J’espère qu’il vous reste encore un peu de place car un repas à la cabane à sucre n’est pas fini tant que vous n’avez pas eu votre tire d’érable ou tire sur la neige. C’est une la tradition incontournable! Rhabillez-vous, car c’est à l’extérieur que ça se passe. Près de l’entrée de la cabane, nous allons à la rencontre du sucrier. Celui-ci a préalablement fait chauffer du sirop d’érable à plus de 100°C pour le faire épaissir. Il dépose la tire ainsi obtenue sur de la neige fraîche et tassée, contenue dans une auge dédiée. A l’aide d’un bâtonnet en bois, nous saisissons le sirop et nous l’enroulons tout autour du bâton pour former un bonbon mou.
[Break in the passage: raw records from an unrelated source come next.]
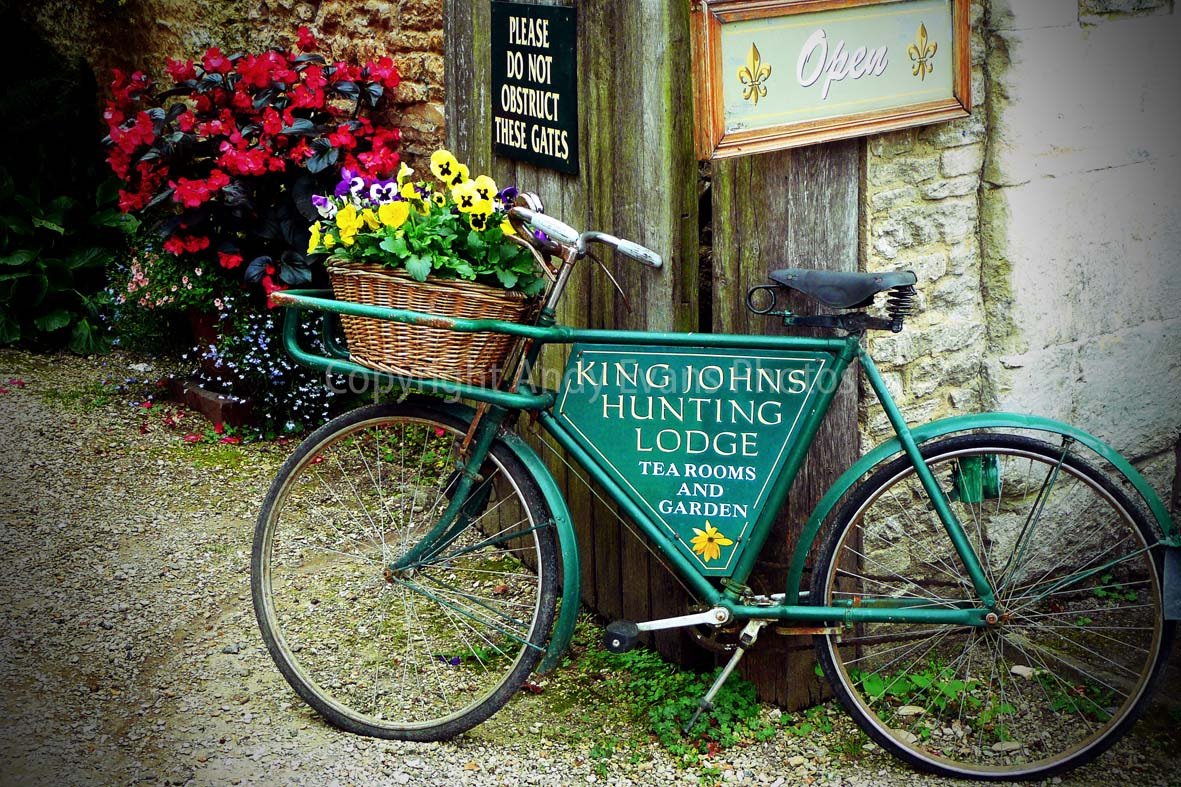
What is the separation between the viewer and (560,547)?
3158 millimetres

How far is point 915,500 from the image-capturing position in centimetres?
358

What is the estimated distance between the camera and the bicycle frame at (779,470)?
297 cm

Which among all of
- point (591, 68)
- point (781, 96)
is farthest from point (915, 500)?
point (591, 68)

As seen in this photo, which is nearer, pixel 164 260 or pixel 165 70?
pixel 164 260

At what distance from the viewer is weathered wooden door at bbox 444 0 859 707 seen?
10.6 ft

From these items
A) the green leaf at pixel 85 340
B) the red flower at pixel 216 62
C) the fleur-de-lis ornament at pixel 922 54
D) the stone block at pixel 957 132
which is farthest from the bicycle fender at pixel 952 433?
the green leaf at pixel 85 340

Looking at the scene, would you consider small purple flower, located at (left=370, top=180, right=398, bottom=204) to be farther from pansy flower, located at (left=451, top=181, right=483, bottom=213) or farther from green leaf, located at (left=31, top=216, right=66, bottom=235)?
green leaf, located at (left=31, top=216, right=66, bottom=235)

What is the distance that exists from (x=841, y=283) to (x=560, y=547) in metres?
1.04

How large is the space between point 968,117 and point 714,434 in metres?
1.23

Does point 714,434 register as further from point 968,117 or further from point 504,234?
point 968,117

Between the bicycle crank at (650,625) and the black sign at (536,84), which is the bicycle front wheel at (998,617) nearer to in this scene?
the bicycle crank at (650,625)

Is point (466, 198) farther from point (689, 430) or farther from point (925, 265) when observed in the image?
point (925, 265)

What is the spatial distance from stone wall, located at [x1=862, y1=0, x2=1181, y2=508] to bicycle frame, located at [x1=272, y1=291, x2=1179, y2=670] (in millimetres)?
351

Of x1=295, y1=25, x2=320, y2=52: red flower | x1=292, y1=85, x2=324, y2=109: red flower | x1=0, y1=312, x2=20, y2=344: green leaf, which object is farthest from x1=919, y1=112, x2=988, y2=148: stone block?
x1=0, y1=312, x2=20, y2=344: green leaf
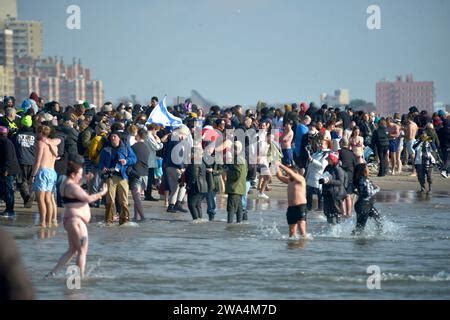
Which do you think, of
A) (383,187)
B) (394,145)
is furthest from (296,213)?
(394,145)

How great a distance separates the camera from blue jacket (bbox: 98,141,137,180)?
1872cm

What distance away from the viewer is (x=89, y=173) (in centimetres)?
2059

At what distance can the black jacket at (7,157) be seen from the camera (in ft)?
63.6

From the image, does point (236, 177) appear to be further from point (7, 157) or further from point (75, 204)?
point (75, 204)

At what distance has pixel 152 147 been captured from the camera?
2267cm

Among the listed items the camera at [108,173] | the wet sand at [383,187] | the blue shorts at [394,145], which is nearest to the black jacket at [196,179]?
the camera at [108,173]

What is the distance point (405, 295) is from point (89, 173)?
30.0 ft

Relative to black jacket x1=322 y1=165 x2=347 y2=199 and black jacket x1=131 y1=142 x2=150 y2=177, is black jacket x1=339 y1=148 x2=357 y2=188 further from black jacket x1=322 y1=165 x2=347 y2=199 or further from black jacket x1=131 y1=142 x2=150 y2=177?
black jacket x1=131 y1=142 x2=150 y2=177

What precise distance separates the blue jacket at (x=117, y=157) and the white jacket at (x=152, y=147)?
11.3 feet

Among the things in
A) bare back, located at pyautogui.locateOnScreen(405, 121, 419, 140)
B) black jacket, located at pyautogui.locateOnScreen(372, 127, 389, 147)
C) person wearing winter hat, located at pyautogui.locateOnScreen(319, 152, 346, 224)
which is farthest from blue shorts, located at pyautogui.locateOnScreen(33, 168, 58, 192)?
bare back, located at pyautogui.locateOnScreen(405, 121, 419, 140)

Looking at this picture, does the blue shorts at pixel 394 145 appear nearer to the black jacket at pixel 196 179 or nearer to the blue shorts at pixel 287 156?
the blue shorts at pixel 287 156

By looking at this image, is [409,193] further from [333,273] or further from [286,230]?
[333,273]

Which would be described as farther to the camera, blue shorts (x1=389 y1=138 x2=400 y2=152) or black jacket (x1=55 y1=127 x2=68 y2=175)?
blue shorts (x1=389 y1=138 x2=400 y2=152)

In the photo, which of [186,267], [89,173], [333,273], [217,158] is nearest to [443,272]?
[333,273]
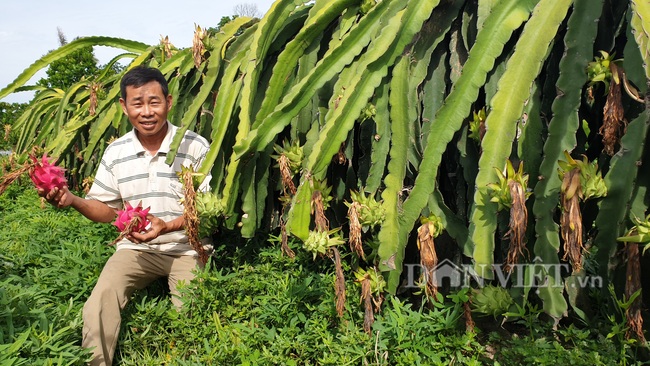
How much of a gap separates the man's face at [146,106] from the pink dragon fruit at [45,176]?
0.46 m

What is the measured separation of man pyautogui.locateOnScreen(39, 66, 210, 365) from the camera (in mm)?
2502

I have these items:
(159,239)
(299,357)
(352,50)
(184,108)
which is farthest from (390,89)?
(184,108)

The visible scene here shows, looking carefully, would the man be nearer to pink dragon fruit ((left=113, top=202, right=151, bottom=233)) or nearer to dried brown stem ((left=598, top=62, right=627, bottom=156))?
pink dragon fruit ((left=113, top=202, right=151, bottom=233))

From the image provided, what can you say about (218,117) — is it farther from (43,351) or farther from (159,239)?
(43,351)

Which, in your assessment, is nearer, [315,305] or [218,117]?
[315,305]

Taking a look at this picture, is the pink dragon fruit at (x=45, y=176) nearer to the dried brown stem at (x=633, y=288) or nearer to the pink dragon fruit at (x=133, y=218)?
the pink dragon fruit at (x=133, y=218)

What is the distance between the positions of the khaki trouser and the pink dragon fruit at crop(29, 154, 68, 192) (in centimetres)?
A: 45

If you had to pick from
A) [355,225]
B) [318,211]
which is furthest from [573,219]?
[318,211]

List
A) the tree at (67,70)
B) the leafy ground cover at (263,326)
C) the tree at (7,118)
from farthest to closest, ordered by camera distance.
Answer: the tree at (67,70), the tree at (7,118), the leafy ground cover at (263,326)

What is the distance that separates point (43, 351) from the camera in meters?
1.92

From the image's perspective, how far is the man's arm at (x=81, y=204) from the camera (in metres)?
2.20

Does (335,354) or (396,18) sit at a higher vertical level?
(396,18)

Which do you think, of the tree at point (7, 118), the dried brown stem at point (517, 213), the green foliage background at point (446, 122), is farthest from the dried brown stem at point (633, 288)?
the tree at point (7, 118)

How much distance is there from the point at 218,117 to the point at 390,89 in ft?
2.53
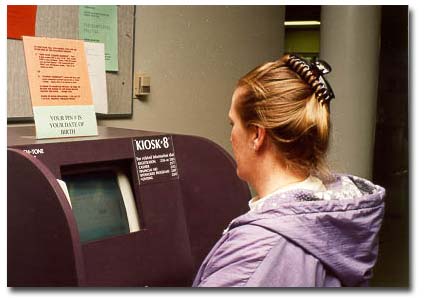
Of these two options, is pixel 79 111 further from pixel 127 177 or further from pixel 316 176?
pixel 316 176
Ensuite, nous ouvrons grand la bouche et…MIAM MIAM MIAM! C’est un mélange chaud/froid agréablement surprenant, où les cristaux de neige contrastent délicatement avec le fondant du sirop. Cette fois-ci, nous comprenons aisément pourquoi les Québécois sont fous de cette tradition!

Pour digérer, nous sommes invités à nous promener dans l’érablière, à bord d’une carriole tirée par des chevaux ou par un tracteur. Nous préférons compter sur nos jambes pour nous dégourdir. L’exploitation utilise les deux systèmes de récolte de l’eau d’érable : la méthode traditionnelle, avec les seaux accrochés aux arbres, et la méthode plus moderne, avec les tubulures. Trop curieux, nous soulevons le couvercle d’un seau pour voir l’eau d’érable s’écouler hors de l’arbre. Quel spectacle étonnant! Et dire qu’il faut 40 litres d’eau d’érable pour produit 1 litre de sirop ! Si vous n’étiez pas déjà repus par ce repas à la cabane à sucre, je vous aurais dit « Ça vous en bouche un coin, non? ». Allez, bonne digestion!

Une réponse à « C’est le temps des sucres! »

  1. Il ne manquait plus que l’odeur du sirop d’érable que j’adore…Merci à vous pour ce récit!